Fragmentos de su homilía en la fiesta de la Virgen de Aránzazu (9-9-2012)
Este verano hemos seguido con tristeza la polémica suscitada en torno a la excarcelación de los presos de la organización terrorista ETA, aquejados de enfermedades incurables o terminales.
En primer lugar, me parece necesario denunciar que quienes han hecho y siguen haciendo de este principio humanitario un instrumento de reivindicación política sin condenar los atentados que se han cometido; humillan a las víctimas, dificultan la aplicación de estas medidas y, en definitiva, instrumentalizan el sufrimiento y los mismos principios humanitarios para evadirse de la autocrítica que tienen pendiente.
Ahora bien, al margen de cualquier ambigüedad en la condena de la violencia, también es necesario añadir una segunda reflexión: ¿Son conformes con el sentir cristiano y con la misma ética determinadas expresiones del siguiente tenor: “¡Que se mueran en la cárcel, que se lo tienen bien merecido!”?… Somos conscientes de que, en algunos casos, detrás de esas reacciones laten heridas pendientes de sanación y reparación, causadas por gravísimas injusticias. No olvidemos que tenemos todavía un gran déficit en el acompañamiento a las víctimas del terrorismo, que sufren las consecuencias del horror que padecieron. Pero al mismo tiempo es necesario recordar que el mensaje cristiano es inequívoco: “No te dejes vencer por el mal; antes bien, vence al mal con el bien” (Rm 12, 21). No es suficiente con derrotar al terrorismo —aunque obviamente es necesario hacerlo—, sino que también es importante trascenderlo y superarlo moral y espiritualmente, sin dejarnos atrapar por la espiral de odio que genera.
Ciertamente, es bueno que haya un legítimo debate sobre el margen prudencial con el que los presos que son enfermos terminales —según su actitud y otras circunstancias— puedan ser puestos en libertad para morir rodeados de sus familiares. Sin embargo, lo que no sería aceptable es la negación indiferenciada del mismo principio humanitario. En realidad, un principio humanitario no responde tanto a la bondad de quien lo recibe, cuanto a la magnanimidad de quien lo ejerce (aunque ciertamente lo primero ayuda mucho a lo segundo).

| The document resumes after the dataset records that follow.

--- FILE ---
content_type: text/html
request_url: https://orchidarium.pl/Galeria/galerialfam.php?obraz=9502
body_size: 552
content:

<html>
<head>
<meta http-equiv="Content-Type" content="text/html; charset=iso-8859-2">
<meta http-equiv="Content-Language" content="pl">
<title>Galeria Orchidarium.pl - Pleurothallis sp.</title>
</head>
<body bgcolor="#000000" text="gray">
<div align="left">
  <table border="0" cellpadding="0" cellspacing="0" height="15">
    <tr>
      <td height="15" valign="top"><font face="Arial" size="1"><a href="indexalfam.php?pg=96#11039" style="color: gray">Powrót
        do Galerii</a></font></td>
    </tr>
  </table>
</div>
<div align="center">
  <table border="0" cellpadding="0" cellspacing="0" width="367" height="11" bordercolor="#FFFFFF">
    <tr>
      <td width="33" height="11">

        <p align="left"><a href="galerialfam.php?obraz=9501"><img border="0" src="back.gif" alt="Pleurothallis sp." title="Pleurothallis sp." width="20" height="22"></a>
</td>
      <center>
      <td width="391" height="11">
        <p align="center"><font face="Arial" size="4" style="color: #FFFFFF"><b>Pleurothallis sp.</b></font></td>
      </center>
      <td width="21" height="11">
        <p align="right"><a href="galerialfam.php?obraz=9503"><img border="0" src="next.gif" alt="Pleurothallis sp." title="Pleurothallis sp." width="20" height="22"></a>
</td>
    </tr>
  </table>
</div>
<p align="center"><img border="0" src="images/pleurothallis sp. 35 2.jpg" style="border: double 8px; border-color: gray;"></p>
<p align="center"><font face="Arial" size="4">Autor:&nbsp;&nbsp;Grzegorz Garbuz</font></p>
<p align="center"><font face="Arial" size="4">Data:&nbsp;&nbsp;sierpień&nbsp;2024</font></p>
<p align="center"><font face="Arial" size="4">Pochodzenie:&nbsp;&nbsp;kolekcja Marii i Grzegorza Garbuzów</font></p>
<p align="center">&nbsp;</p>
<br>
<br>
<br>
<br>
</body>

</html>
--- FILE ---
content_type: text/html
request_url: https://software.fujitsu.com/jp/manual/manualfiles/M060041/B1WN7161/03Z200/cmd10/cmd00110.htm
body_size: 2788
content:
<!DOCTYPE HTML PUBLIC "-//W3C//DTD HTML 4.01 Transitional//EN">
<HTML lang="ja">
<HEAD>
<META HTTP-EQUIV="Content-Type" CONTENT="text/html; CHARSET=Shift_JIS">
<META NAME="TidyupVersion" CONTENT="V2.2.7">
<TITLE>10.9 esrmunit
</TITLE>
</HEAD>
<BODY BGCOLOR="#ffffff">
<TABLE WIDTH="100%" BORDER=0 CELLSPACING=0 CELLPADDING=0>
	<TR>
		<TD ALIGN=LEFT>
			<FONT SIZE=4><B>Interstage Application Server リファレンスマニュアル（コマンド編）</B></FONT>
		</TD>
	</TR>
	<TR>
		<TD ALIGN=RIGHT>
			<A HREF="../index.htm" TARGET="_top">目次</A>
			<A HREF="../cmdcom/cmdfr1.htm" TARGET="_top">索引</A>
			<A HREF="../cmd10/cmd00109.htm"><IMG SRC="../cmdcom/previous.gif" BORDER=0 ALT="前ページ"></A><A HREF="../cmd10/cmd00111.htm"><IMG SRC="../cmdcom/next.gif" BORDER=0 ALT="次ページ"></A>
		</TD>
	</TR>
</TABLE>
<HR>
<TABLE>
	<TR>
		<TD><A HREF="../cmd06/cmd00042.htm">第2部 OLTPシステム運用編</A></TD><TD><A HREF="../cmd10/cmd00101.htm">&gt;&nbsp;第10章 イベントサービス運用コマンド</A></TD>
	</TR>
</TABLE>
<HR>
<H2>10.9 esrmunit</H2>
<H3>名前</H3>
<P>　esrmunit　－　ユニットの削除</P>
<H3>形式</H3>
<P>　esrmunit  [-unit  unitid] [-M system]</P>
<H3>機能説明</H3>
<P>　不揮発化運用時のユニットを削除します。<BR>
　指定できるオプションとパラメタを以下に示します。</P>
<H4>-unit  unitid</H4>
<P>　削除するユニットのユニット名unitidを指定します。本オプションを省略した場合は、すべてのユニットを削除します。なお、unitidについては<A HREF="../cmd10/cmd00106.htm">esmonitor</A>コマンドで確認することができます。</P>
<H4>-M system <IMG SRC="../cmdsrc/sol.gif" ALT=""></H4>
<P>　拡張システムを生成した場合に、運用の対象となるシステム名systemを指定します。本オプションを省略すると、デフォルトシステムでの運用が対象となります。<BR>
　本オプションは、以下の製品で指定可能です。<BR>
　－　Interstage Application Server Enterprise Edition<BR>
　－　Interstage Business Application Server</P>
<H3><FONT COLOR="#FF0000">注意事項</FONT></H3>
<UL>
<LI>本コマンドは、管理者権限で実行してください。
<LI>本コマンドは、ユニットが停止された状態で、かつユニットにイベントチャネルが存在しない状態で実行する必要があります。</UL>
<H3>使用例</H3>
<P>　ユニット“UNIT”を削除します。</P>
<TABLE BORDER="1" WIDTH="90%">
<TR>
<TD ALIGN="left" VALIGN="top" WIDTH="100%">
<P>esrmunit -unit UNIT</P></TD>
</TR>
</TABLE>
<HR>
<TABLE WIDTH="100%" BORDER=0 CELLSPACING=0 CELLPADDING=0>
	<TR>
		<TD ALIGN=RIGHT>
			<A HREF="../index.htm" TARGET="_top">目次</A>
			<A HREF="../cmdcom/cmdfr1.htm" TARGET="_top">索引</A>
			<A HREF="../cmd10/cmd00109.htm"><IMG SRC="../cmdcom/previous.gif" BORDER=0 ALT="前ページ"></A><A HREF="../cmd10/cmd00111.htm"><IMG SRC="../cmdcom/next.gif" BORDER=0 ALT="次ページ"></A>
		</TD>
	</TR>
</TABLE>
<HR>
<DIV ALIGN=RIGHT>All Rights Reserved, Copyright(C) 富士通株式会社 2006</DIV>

Pero más allá de estas consideraciones éticas, quisiera centrarme en destacar que la pérdida o el debilitamiento de la fe han conseguido distraer nuestra atención de lo sustancial, de modo que somos absorbidos por lo circunstancial. En efecto, el dato verdaderamente determinante a la luz del Evangelio es otro, y nadie parece hablar de ello: Unas personas que han cometido gravísimos crímenes podrían morir en un plazo más o menos breve. Como nos ocurrirá a todos nosotros en el momento de comparecer ante Dios al final de nuestra vida, también ellos escucharán las palabras de Jesucristo, que leemos en el Evangelio según San Mateo: “Venid vosotros, benditos de mi Padre, heredad el reino preparado para vosotros (…) porque tuve hambre y me disteis de comer…”. O por el contrario: “Apartaos de mí malditos, id al fuego eterno preparado para el diablo y sus ángeles, porque tuve hambre y no me disteis de comer…”. Y concluirá: “Cada vez que lo hicisteis con uno de estos, mis hermanos más pequeños, a mí me lo estabais haciendo…”. A la luz del Evangelio sabemos que Jesús se identifica con las víctimas agredidas por nuestro propio pecado, hasta el punto de decirnos: Era yo a quien no diste de comer; fue a mí a quien no quisiste perdonar; era yo a quien secuestraste; fue a mí a quien disparaste en la nuca… En efecto, hermanos, todos vamos a ser juzgados por el Dios que nos ha creado y que nos ha redimido. En ese momento de encuentro entre la Verdad de un Dios misericordioso y la realidad sin tapujos de nuestra propia vida, será determinante para el destino eterno de nuestra alma, la opción última y definitiva que hayamos tomado: humildad y arrepentimiento, u obstinación en el mal.